FSA will be ready to implement the bulk of the final CRD rules in two weeks

The FSA chief executive confirms that UK is set for Basel II implementation.

The board of the UK regulatory authority will be invited to make the majority of the final Basel II rules law within two weeks, stated the chief executive of the Financial Services Authority (FSA), John Tiner.

Referring to the Capital Requirements Directive (CRD), Tiner confirmed that UK law will be finalised for “the longest and most technically complex pieces of financial legislation to emanate from Brussels,” in the next fortnight.

Tiner said that while he appreciates that outstanding issues remain over Pillar II, the FSA will use the opportunity to foster a regulatory dialogue between the FSA and financial institutions. “I remain a firm believer that we should not seek to use Pillar II in such a way that renders the capital benefits that firms may get under Pillar I nugatory,” he said.

The regulator noted that home-host issues may pose some difficulty, and many banks are concerned that implementation of Basel II will pose problems. “We are all familiar with the potential difficulties that arise out of the decision to delay Basel II implementation in the US by two years. I am unable to provide a cast-iron guarantee that everything will be plain sailing,” he said.
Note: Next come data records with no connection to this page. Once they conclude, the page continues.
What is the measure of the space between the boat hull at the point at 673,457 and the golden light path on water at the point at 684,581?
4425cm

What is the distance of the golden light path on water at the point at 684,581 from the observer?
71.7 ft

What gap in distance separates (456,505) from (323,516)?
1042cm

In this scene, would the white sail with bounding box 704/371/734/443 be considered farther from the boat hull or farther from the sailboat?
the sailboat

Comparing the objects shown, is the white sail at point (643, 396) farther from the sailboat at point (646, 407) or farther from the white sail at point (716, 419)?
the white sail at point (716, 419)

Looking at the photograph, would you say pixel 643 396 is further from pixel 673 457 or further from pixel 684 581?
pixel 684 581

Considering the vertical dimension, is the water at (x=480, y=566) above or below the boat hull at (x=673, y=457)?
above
Tiner emphasised that work with international regulators was ongoing to reduce the regulatory burden and minimise any cross-border issues.

Cost savings must not get in the way of effective regulation

Tiner also addressed the FSA’s new approach to regulation. He emphasised that while the new principles-based rules may reduce the cost of regulation overall, better regulation does not directly translate to cost reduction.

“Whilst we are serious about delivering, where justified, significant reductions in costs incurred by firms complying with our regulations, we will not do this where it undermines the effectiveness of regulation to secure market confidence, consumer protection and a reduction in financial crime,” he said.

However, Tiner emphasised that the FSA is continuing to search for and remove rules that are no longer effective or appropriate.

Tiner noted that many firms desired the certainty of prescriptive rules, and are concerned that useful guidance for implementing regulation will not be forthcoming. To this end, the FSA is going to release a discussion paper at the beginning of next month to outline its approach to an institution’s own guidance.


Acknowledging that the recent suggestion to use benchmarking for best execution was hugely unpopular with the industry, Tiner said that marrying the requirements of the Markets in Financial Instruments Directive (Mifid) has proved an incredibly complex task. He said that discussions with industry are helping to shape UK implementation of the Directive, and that a new discussion paper will be released later this month.